Unpacking the New Requirements for Data Prep & Integration
Analytics in the age of Systems of Intelligence are very different from those in Systems of Record. They drive decisions that augment or automate humans in real-time rather than report on historical corporate performance.
A new crop of vendors has emerged to address the new requirements of the analytic data pipeline in Systems of Intelligence. Informatica, which dominated the last generation, has retooled and reemerged and finds itself predominantly facing emerging vendors with focused functionality. Informatica’s most important marketing challenge is to articulate the value of its integrated approach.
This research note will shine a light on some of the key requirements of the emerging tools. Now that Informatica Big Data release 10 has arrived, it’s time to reviews the market and some of the products. The next research note will present examples of some the focused approaches compared to the more integrated approaches such as Informatica.
Traditional analytic data pipeline: from OLTP applications to Data Warehouse via ETL
The traditional data warehouse pipeline is very well-known but we’ll touch on key elements for the purpose of contrasting the emerging Hadoop-based version. The core of the traditional pipeline is that pretty much everything is known upfront. Working backwards, data architects know what data must be loaded into the warehouse to support the necessary queries. They know what intermediate transformations the ETL hub is required to support those queries. And they what data must be extracted from source applications to feed this pipeline.
The accepted terminology divided those three stages into Extract, Transform, and Load (ETL). That everything was known and baked into the pipeline made it very brittle. Changing requirements was a difficult process. On the other hand, the data warehouse was highly curated and easy to navigate.
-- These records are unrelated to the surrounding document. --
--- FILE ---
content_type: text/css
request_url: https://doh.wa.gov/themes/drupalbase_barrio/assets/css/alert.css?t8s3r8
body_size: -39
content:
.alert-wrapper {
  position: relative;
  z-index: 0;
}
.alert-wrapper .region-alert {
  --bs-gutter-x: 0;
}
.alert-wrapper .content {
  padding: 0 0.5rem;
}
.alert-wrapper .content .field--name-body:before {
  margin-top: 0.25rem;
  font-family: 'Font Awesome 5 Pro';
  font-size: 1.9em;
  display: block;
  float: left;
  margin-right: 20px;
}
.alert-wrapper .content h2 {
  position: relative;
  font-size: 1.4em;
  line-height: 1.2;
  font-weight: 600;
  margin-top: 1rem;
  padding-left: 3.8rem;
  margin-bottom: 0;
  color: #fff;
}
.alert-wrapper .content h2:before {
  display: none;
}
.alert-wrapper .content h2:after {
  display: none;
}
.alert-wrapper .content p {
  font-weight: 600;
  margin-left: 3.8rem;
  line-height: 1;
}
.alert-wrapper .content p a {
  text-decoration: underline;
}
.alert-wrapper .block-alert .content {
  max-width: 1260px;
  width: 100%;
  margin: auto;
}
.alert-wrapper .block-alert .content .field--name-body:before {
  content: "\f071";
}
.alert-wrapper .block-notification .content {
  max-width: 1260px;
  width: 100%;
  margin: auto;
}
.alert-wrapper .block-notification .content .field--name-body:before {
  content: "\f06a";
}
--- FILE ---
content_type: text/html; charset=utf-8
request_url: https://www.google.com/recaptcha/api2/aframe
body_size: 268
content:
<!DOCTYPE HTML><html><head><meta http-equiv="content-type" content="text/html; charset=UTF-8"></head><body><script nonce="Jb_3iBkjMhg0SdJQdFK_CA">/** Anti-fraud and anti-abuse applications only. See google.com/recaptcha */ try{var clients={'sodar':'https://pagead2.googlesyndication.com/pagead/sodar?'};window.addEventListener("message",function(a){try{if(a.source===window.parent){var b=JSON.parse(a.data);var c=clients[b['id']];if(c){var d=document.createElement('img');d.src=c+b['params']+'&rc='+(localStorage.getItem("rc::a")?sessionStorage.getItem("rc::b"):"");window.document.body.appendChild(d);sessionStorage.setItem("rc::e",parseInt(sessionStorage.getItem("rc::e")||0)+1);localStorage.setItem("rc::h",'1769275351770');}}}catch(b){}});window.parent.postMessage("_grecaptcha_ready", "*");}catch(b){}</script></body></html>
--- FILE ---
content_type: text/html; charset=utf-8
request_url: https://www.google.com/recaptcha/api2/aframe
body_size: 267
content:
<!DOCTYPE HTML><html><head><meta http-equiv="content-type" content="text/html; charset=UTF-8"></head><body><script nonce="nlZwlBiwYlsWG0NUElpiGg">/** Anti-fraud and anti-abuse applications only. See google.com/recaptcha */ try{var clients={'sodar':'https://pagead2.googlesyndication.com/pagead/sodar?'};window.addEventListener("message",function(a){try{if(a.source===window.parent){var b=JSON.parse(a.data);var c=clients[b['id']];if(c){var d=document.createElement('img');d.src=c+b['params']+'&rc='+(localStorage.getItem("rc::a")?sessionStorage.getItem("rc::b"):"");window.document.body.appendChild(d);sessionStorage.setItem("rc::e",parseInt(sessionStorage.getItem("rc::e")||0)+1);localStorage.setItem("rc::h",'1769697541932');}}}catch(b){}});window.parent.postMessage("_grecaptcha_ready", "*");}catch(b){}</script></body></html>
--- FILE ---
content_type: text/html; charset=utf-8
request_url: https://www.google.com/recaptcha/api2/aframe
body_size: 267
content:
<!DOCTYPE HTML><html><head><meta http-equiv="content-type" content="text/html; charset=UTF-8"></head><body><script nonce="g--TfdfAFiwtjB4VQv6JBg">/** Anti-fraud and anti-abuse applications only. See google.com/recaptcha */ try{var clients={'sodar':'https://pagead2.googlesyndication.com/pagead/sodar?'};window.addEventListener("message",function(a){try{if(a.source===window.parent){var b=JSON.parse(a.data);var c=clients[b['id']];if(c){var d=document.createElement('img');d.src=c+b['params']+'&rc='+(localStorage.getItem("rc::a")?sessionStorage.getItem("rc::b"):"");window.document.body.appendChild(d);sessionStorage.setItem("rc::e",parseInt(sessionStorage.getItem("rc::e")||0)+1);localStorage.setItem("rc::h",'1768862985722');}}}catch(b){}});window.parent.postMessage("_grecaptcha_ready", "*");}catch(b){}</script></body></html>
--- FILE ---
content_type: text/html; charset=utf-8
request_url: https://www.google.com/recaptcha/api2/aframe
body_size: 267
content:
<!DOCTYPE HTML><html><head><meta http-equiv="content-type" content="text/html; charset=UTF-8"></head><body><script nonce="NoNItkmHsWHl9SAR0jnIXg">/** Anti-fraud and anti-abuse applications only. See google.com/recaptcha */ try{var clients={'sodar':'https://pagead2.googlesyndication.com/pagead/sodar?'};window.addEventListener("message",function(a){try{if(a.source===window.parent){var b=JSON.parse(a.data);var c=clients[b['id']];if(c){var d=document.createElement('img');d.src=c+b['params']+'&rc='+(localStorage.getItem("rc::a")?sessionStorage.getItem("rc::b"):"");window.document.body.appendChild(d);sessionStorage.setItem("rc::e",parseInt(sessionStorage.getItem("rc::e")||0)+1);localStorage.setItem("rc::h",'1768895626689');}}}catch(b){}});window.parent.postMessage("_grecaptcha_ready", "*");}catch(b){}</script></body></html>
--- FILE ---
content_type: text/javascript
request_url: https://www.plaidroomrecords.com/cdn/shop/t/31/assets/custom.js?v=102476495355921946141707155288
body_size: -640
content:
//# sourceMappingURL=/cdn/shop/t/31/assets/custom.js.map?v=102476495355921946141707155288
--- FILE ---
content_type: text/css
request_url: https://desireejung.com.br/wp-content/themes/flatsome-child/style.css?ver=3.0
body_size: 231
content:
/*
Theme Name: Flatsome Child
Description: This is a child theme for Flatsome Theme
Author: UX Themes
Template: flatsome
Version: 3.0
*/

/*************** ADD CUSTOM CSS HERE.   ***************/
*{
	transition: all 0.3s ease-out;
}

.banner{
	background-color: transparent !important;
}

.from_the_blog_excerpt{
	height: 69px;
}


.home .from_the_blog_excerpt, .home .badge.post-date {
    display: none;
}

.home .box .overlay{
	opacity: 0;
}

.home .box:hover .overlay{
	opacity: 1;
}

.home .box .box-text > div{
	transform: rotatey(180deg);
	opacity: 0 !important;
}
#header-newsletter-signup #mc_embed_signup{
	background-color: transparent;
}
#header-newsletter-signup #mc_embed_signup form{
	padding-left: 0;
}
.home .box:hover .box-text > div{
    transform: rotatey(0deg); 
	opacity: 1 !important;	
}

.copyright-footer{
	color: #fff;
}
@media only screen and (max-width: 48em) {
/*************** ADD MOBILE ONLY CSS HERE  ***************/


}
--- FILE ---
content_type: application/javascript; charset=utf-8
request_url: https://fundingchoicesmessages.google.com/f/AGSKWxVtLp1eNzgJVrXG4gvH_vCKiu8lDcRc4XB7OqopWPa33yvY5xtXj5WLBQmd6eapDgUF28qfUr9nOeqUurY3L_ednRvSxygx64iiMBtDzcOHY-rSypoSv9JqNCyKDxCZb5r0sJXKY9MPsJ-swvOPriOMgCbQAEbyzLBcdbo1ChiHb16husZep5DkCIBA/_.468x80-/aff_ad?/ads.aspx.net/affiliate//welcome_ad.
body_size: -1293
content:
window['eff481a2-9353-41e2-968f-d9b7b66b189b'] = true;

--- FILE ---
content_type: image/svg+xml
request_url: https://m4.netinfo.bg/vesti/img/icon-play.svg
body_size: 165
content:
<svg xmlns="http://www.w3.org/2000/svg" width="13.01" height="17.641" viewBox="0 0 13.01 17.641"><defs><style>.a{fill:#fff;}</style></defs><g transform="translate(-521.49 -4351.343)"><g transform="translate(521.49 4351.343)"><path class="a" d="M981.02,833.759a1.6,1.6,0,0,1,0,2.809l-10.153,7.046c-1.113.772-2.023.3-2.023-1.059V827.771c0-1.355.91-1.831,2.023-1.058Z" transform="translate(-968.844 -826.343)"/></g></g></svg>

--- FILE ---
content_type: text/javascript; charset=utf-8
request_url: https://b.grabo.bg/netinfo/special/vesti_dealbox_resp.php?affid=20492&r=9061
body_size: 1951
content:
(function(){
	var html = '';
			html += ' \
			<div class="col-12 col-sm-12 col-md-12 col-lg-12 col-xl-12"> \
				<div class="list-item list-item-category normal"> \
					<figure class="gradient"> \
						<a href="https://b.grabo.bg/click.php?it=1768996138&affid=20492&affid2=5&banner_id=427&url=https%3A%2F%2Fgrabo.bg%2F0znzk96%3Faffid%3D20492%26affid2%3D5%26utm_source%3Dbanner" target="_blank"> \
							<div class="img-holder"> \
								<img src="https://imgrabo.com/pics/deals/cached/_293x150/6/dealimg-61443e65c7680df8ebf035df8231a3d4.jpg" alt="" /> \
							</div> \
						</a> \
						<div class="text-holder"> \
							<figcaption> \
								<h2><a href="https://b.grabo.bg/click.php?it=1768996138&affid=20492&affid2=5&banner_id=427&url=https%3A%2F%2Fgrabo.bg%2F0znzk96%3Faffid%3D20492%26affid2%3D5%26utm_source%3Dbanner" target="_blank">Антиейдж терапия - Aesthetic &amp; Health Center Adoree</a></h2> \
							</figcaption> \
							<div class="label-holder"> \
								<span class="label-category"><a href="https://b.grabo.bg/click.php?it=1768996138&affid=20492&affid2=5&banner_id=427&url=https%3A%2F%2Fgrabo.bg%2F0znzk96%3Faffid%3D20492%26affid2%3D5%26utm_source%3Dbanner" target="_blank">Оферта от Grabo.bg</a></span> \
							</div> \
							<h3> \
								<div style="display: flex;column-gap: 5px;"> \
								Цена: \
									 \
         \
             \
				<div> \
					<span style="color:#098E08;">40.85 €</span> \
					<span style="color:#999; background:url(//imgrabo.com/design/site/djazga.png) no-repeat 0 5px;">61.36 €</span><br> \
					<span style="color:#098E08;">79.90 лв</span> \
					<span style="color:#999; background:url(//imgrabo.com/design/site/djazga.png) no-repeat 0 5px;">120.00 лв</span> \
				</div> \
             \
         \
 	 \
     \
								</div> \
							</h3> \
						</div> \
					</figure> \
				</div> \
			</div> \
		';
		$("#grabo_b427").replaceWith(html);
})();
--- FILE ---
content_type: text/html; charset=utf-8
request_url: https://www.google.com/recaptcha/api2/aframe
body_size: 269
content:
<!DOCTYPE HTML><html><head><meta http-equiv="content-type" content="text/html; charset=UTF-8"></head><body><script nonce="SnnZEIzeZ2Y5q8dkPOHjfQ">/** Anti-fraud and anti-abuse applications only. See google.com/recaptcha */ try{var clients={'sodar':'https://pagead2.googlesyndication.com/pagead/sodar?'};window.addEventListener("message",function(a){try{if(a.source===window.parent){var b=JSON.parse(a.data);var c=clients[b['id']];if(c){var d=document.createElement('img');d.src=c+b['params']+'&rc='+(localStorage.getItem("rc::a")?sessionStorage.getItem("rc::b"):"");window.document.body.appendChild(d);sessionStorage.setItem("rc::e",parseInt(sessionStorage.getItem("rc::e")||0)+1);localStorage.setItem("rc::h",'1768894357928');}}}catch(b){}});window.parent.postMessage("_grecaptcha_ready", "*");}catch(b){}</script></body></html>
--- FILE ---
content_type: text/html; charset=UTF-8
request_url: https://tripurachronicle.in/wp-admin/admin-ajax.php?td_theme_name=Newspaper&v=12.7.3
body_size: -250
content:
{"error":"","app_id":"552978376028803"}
New requirements for the age of Big Data
In the age of big data just about everything about the pipeline changes. The need for ETL technology grows not just in proportion to the volume of data, but it must encompass the explosion of variety of machine-generated data. And with the need for ever greater speed in executing analytic decisions, the pipeline must transition from batch to near real-time streaming. Unpacking this summary, there are several concrete changes in the ETL part of the pipeline.
Governance: cataloging data and tracking lineage
With the proliferation of sources and targets and the transformation steps in between, there is a greater need for a catalog that inventories the data and that tracks its lineage from end to end. Inventorying the data is critical for enabling successive sets of users to iteratively add structure to the Data Lake and make it more easily navigable for those who perform analytics downstream. Tracking the lineage of that data becomes ever more important because the proliferation of transformations and analytic steps makes trusting the end product ever more challenging.
Data Wrangling: unknown source data
The whole data pipeline has to transition from relational data that was designed to capture business transactions to machine data, typically in JSON format, that captures the events in application log files and the output of sensors in the IoT. Much greater emphasis has to go into tools that explore and make sense raw, uncurated data.
Security: getting beyond traditional perimeter security and permissions
Traditional security models feature a login and then permissions to access different slices of data. But with pervasive data and coming from and going to a range of new sources and destinations, whether new users or applications, a new security model is required. Rather than that explicitly designate permissions, policies become the new approach.
Integration and Runtime
With more unknowns in the data sources and the ultimate analytic targets, ETL developers need greater productivity in performing their transformations and enrichment. That means a highly productive drag and drop development environment. With the greater volume of data, the ETL runtime has to scale-out in order to meet performance windows. And with the need for ever faster performance of analytics, the ETL runtime must support near real-time streaming.
Building on leadership in a prior generation
Informatica defined the ETL market in the era of the data warehouse. As Data Lakes become the pervasive, next generation platform, the previous generation’s incumbent typically has the choice of leveraging one of the two sources of their existing advantage.
- They can either leverage on their existing technical foundation or their privileged access to customers. Recognizing that Data Lakes are different in so many ways from data warehouses, Informatica has built a new foundation technology to serve the new needs.
- And while there isn’t a 100% overlap in buyer roles, Informatica’s reputation still gives them privileged access to those who work with data in Data Lakes.
IT practitioners should collect the requirements from each of the constituencies that are going to be involved in building the new analytic pipeline. If an integrated product such as Informatica or Pentaho doesn’t meet the requirements, they should evaluate just how much internal integration work they can support and whether the speed of the final pipeline can deliver on its performance goals. The more sophisticated enterprises with more specialized skills typically can support highly custom solutions.